Le choix d'un directeur n'est pas anodin puisqu'il est en première ligne face à l'actionnaire. Il peut faire écran à d'éventuelles pressions ou à l'inverse si montrer poreux. Face à des situations qu'elles jugent problématique, la SDJ peut choisir de se manifester publiquement à travers des communiqués. C'est arrivé par exemple en 2007 à l'occasion du non-vote de Cécilia Sarkozy au second tour de l'élection présidentielle. L'article avait alors été censuré un samedi soir alors qu'il était en page. La SDJ peut aussi solliciter des explications en interne.
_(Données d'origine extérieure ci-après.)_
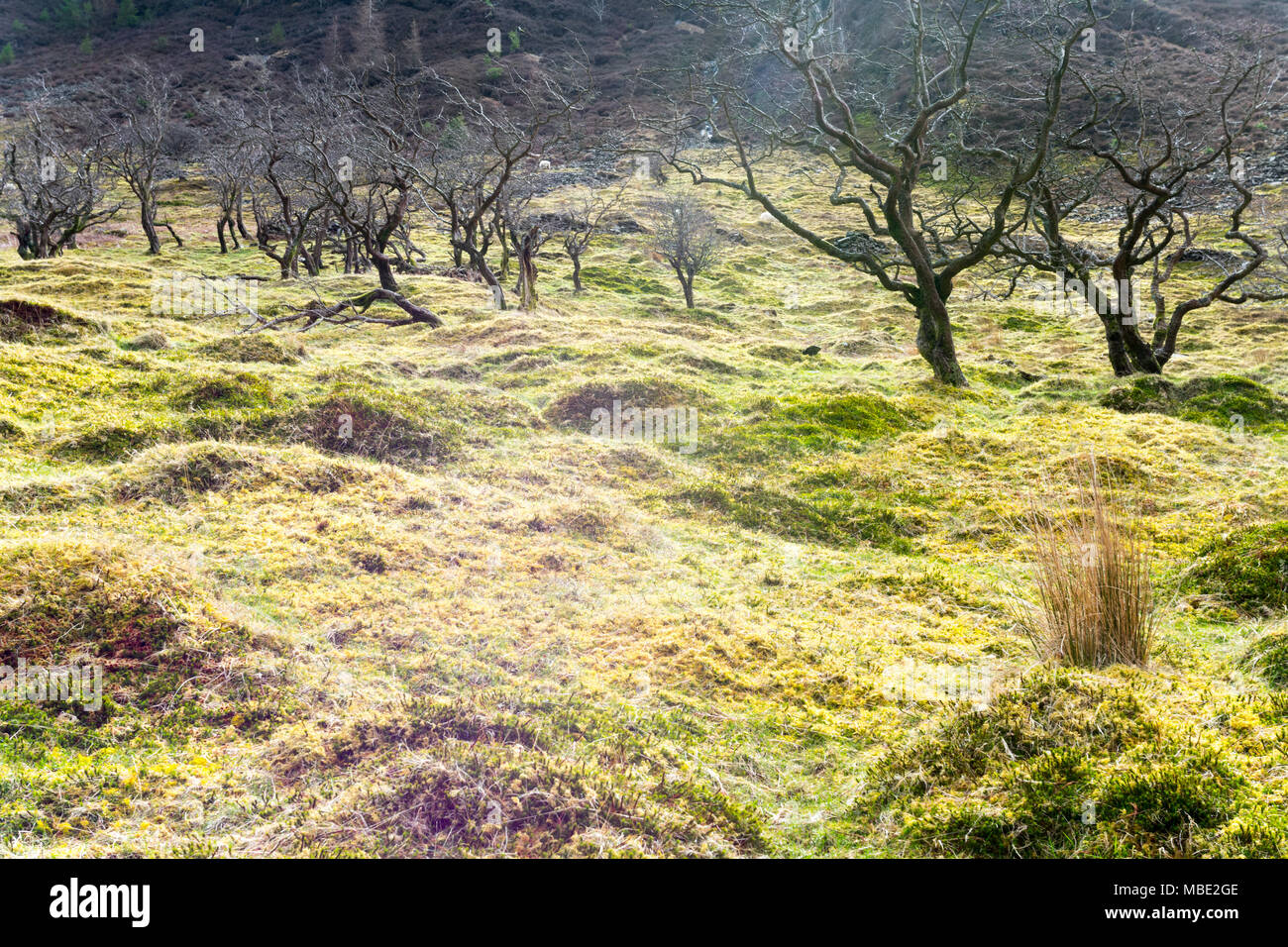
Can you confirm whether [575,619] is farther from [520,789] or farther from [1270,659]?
[1270,659]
Ces dernières années, elle s'est inquiétée auprès de la direction de la saturation de la parole gouvernementale dans nos colonnes ou du traitement jugé parfois peu distancié de l'affaire du présumé financement libyen de la campagne présidentielle de Nicolas Sarkozy, par ailleurs membre du Conseil d'administration du groupe Lagardère depuis 2020. Elle peut enfin soutenir d'autres SDJ sur des questions touchant l'ensemble de la profession ou d'autres rédactions, comme celle de Paris Match.
Notre dernière manifestation publique a été le communiqué que nous avons publié il y a moins d'un mois après le énième changement à la tête du journal, pour lequel nous n'avons reçu, à ce jour, aucune explication à ce jour et qui est intervenu à quelques semaines de l'élection présidentielle et en plein OPA.